(Beginning of Records shown)

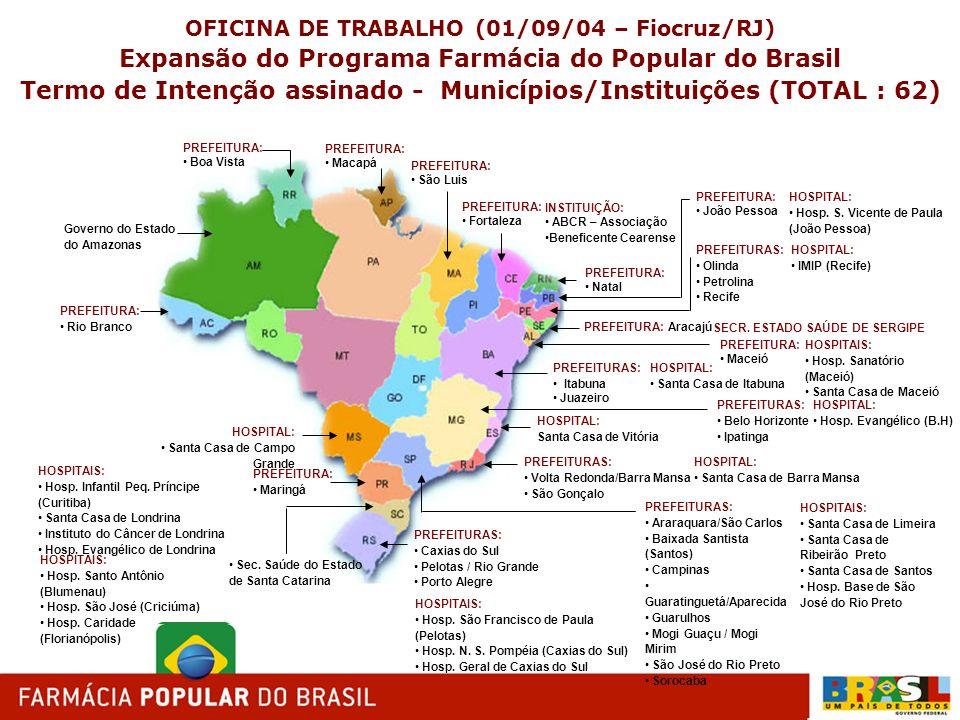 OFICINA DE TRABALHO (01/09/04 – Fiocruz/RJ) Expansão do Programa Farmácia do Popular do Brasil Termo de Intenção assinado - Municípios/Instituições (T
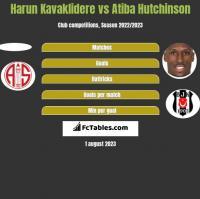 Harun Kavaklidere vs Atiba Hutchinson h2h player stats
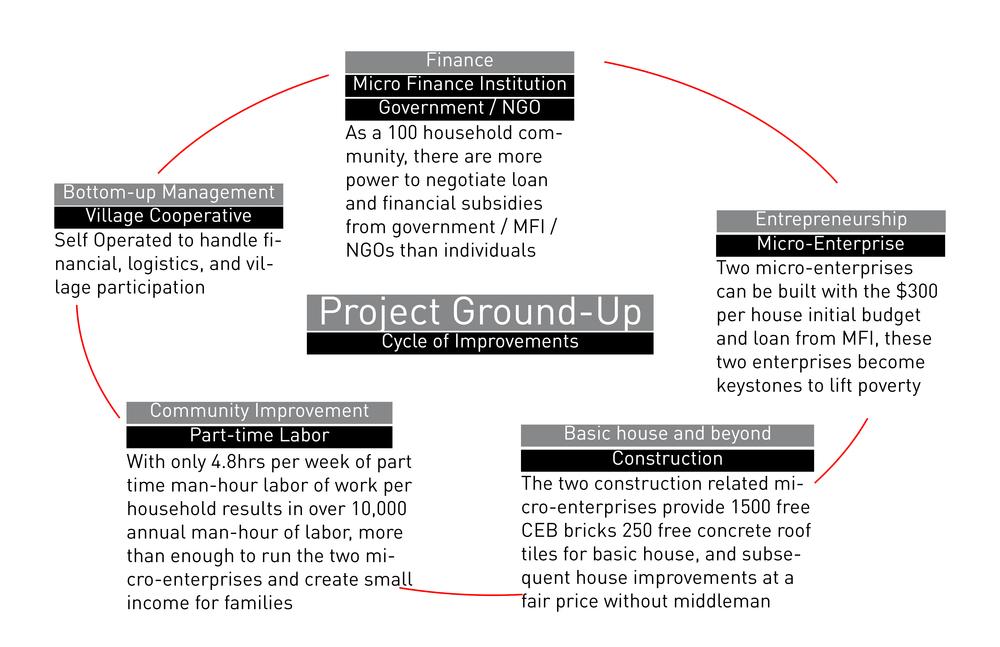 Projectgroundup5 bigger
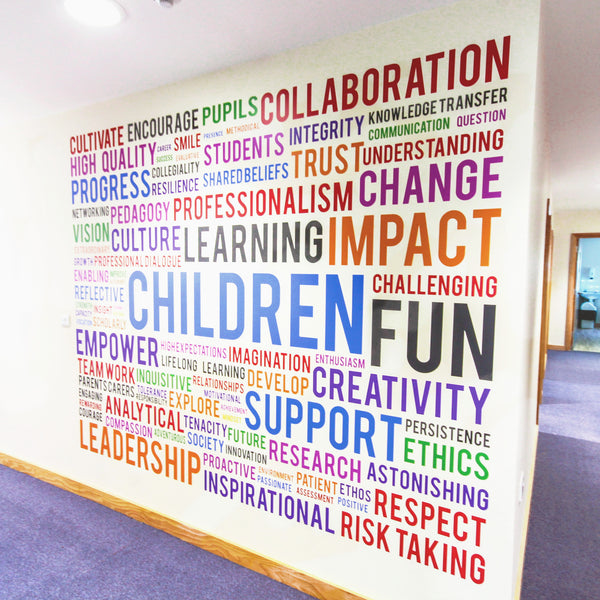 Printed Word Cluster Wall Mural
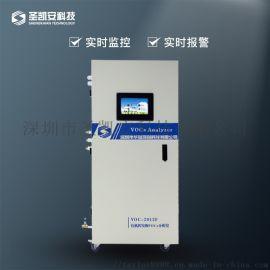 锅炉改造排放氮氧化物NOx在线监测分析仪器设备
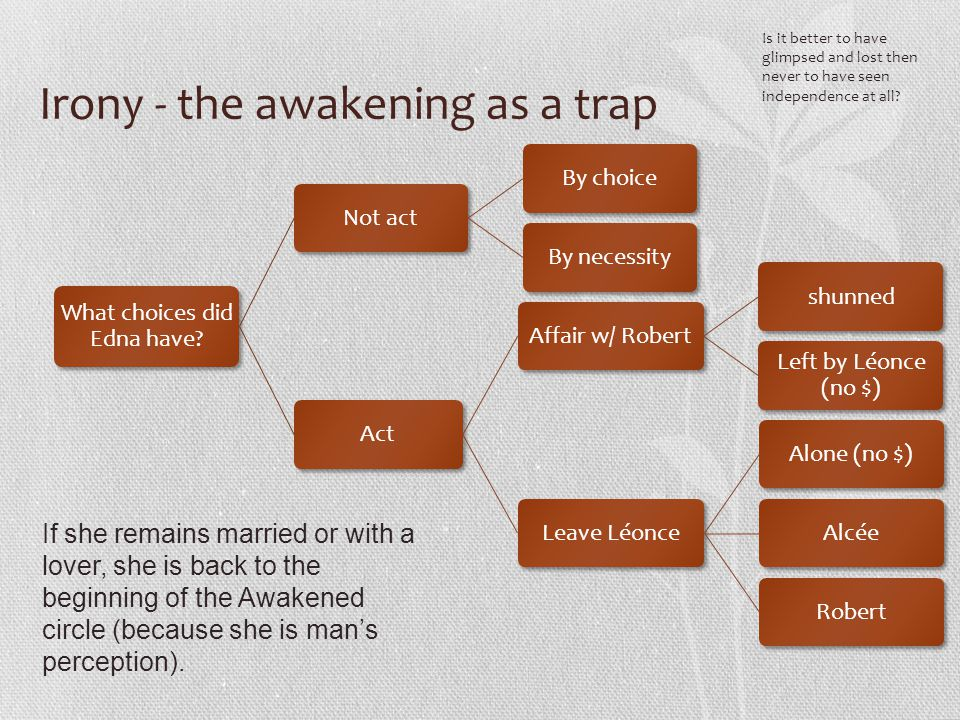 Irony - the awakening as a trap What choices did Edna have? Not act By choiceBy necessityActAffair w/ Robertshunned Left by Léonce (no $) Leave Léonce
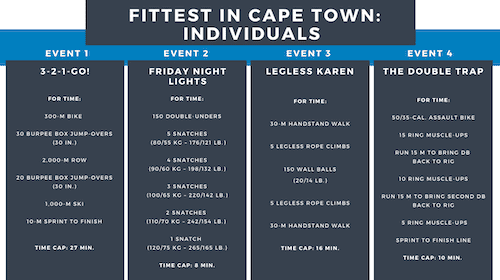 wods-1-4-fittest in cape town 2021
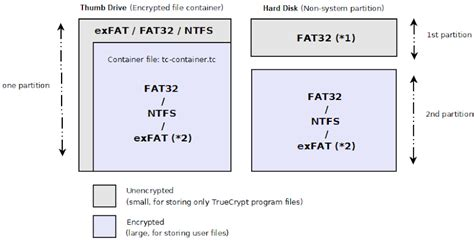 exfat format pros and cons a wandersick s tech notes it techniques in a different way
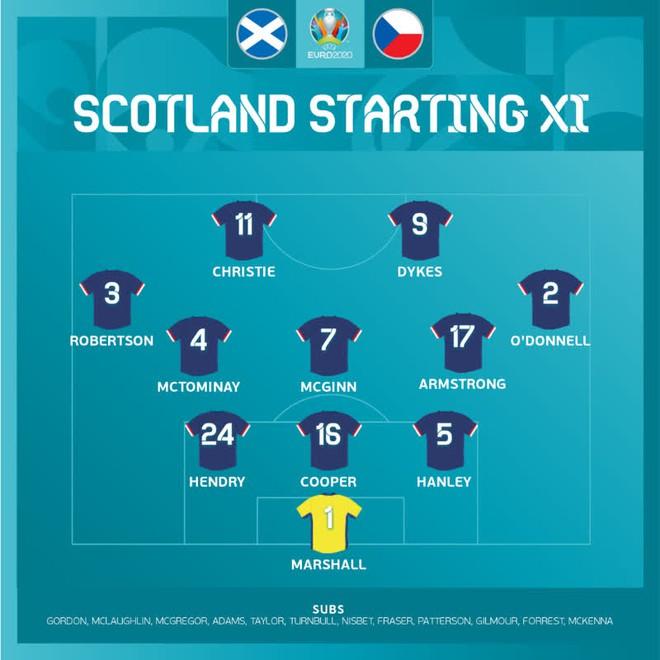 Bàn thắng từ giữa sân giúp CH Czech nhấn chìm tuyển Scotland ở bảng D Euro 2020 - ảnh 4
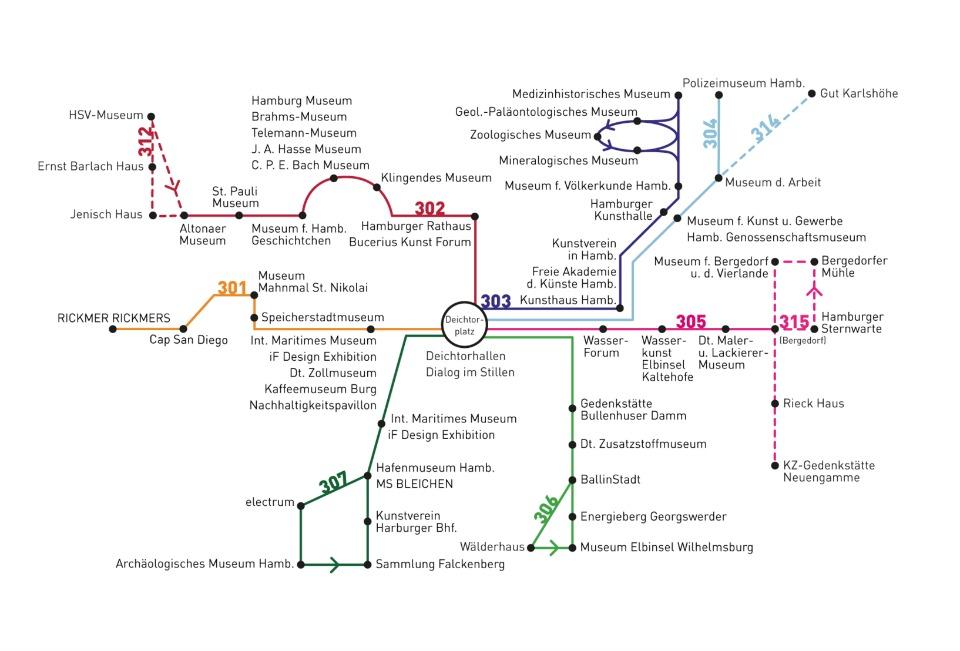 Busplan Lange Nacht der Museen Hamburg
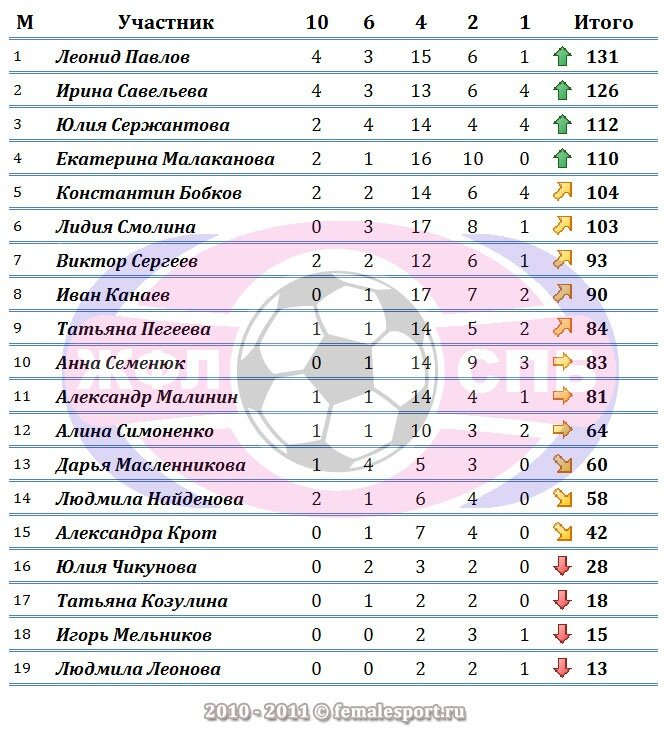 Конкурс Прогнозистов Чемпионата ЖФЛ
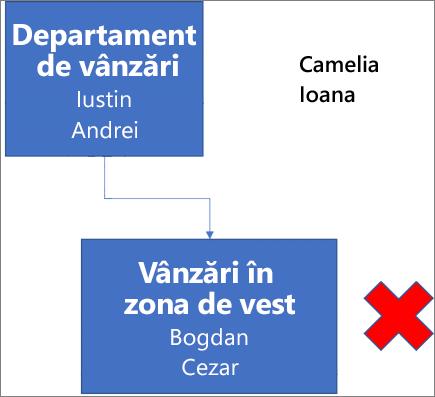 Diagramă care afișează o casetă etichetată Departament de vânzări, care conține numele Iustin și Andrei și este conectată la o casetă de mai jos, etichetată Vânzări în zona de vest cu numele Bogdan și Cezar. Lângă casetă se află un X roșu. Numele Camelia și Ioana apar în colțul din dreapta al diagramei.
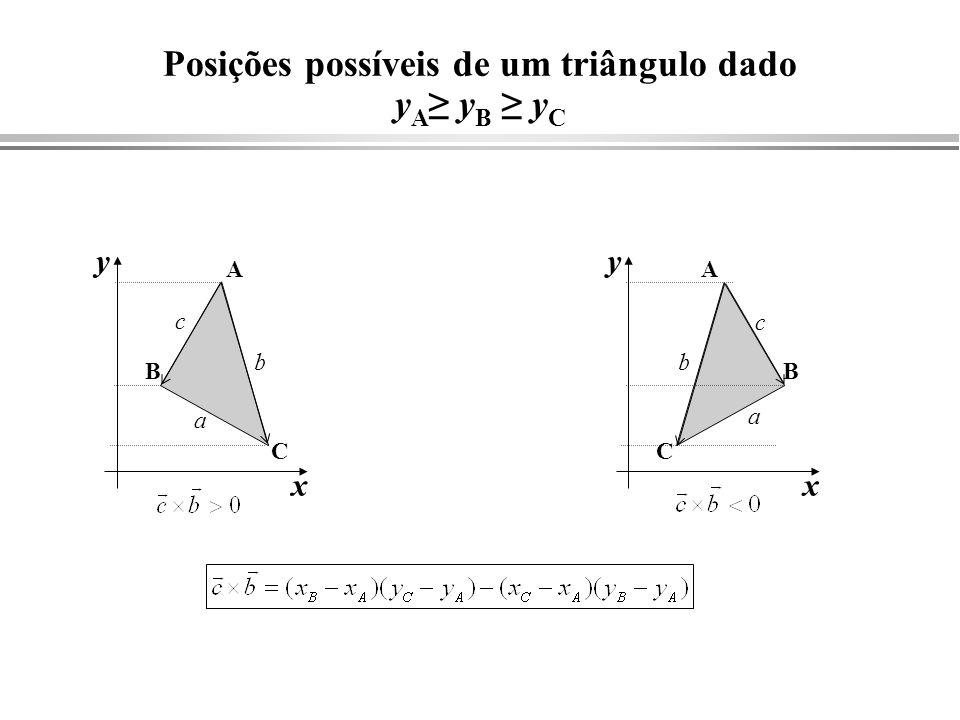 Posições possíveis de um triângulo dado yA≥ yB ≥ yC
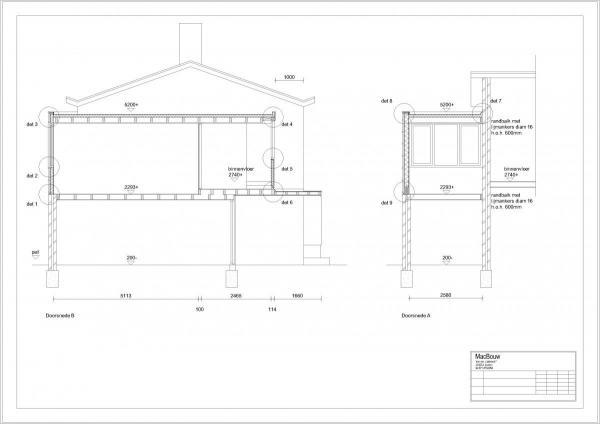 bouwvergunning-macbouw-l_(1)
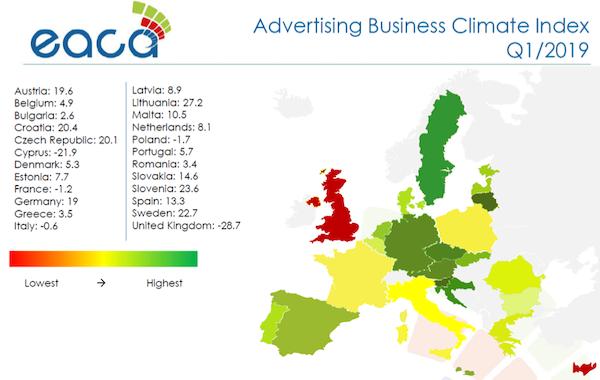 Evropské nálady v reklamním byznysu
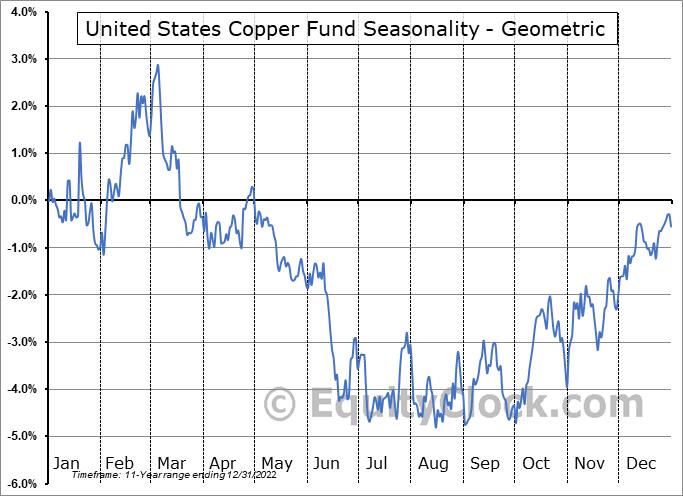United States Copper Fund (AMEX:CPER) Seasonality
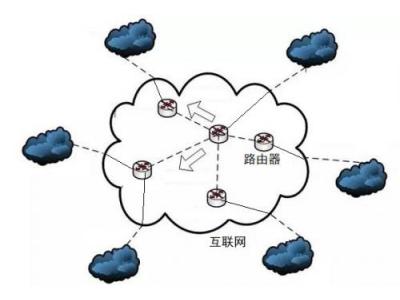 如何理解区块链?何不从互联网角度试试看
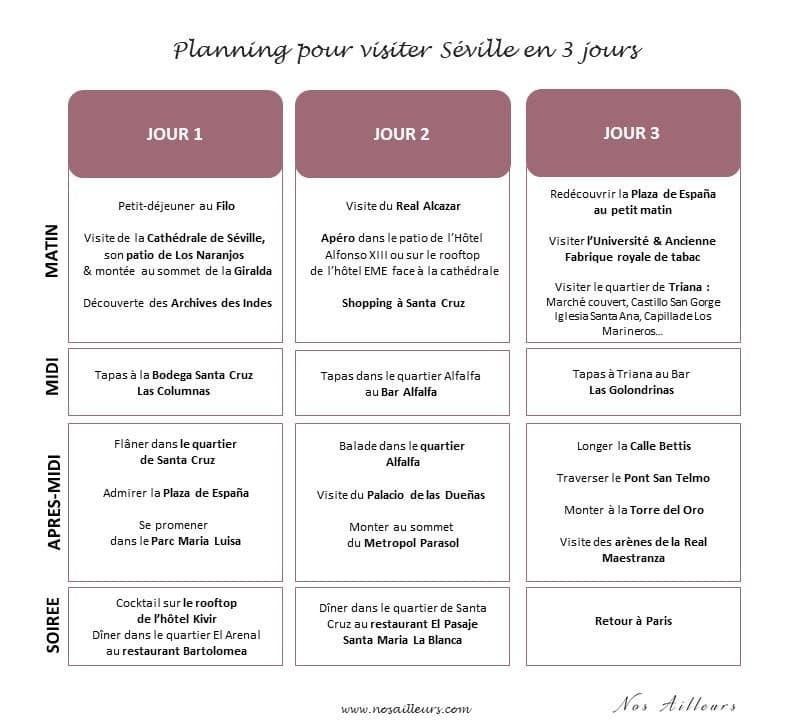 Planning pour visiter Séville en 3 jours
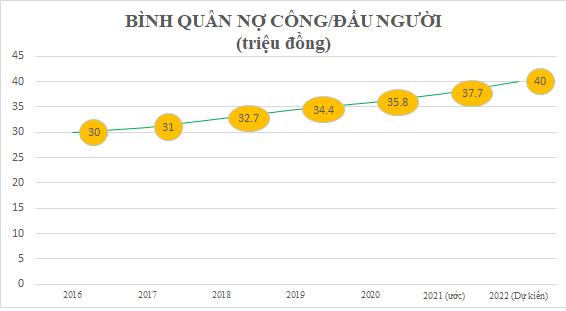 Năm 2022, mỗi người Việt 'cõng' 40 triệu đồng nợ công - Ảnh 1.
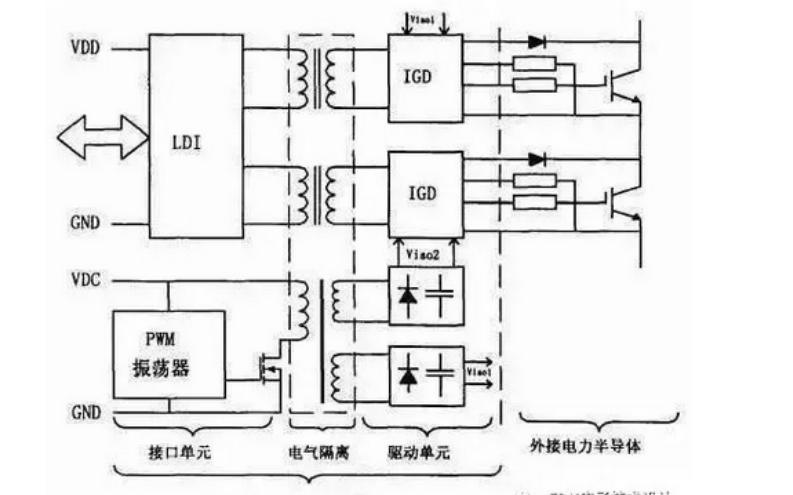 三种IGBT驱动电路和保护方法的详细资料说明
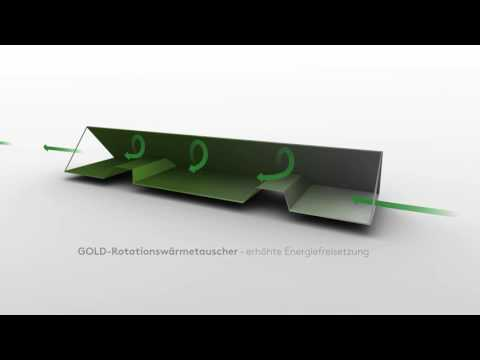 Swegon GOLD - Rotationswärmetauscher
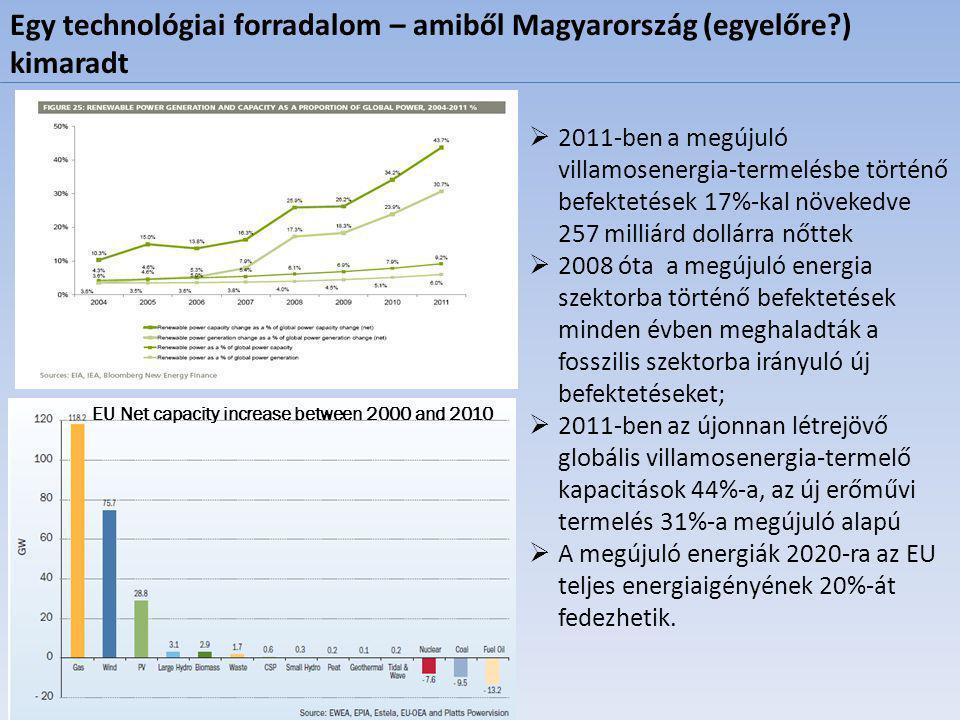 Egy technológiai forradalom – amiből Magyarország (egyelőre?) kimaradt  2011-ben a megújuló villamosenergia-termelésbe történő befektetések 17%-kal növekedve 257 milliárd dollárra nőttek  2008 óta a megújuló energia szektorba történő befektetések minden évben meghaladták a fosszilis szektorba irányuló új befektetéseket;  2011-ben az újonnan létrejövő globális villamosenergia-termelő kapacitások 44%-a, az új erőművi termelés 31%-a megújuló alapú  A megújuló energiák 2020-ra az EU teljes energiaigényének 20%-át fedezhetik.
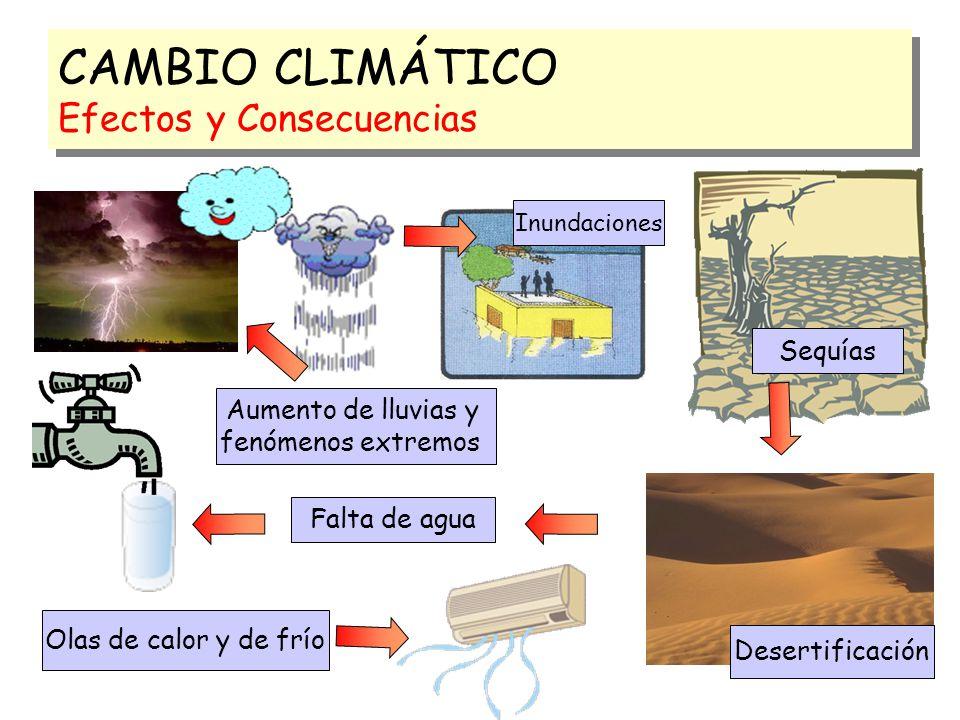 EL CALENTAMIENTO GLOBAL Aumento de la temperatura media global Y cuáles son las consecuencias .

(End of Records shown)

What you are asked to do => Exactly as written, restate all of the data, leaving out the images.

Answer box =>
 OFICINA DE TRABALHO (01/09/04 – Fiocruz/RJ) Expansão do Programa Farmácia do Popular do Brasil Termo de Intenção assinado - Municípios/Instituições (T
 Harun Kavaklidere vs Atiba Hutchinson h2h player stats
 Projectgroundup5 bigger
 Printed Word Cluster Wall Mural
 锅炉改造排放氮氧化物NOx在线监测分析仪器设备
 Irony - the awakening as a trap What choices did Edna have? Not act By choiceBy necessityActAffair w/ Robertshunned Left by Léonce (no $) Leave Léonce
 wods-1-4-fittest in cape town 2021
 exfat format pros and cons a wandersick s tech notes it techniques in a different way
 Bàn thắng từ giữa sân giúp CH Czech nhấn chìm tuyển Scotland ở bảng D Euro 2020 - ảnh 4
 Busplan Lange Nacht der Museen Hamburg
 Конкурс Прогнозистов Чемпионата ЖФЛ
 Diagramă care afișează o casetă etichetată Departament de vânzări, care conține numele Iustin și Andrei și este conectată la o casetă de mai jos, etichetată Vânzări în zona de vest cu numele Bogdan și Cezar. Lângă casetă se află un X roșu. Numele Camelia și Ioana apar în colțul din dreapta al diagramei.
 Posições possíveis de um triângulo dado yA≥ yB ≥ yC
 bouwvergunning-macbouw-l_(1)
 Evropské nálady v reklamním byznysu
United States Copper Fund (AMEX:CPER) Seasonality
 如何理解区块链?何不从互联网角度试试看
 Planning pour visiter Séville en 3 jours
 Năm 2022, mỗi người Việt 'cõng' 40 triệu đồng nợ công - Ảnh 1.
 三种IGBT驱动电路和保护方法的详细资料说明
 Swegon GOLD - Rotationswärmetauscher
 Egy technológiai forradalom – amiből Magyarország (egyelőre?) kimaradt  2011-ben a megújuló villamosenergia-termelésbe történő befektetések 17%-kal növekedve 257 milliárd dollárra nőttek  2008 óta a megújuló energia szektorba történő befektetések minden évben meghaladták a fosszilis szektorba irányuló új befektetéseket;  2011-ben az újonnan létrejövő globális villamosenergia-termelő kapacitások 44%-a, az új erőművi termelés 31%-a megújuló alapú  A megújuló energiák 2020-ra az EU teljes energiaigényének 20%-át fedezhetik.
 EL CALENTAMIENTO GLOBAL Aumento de la temperatura media global Y cuáles son las consecuencias .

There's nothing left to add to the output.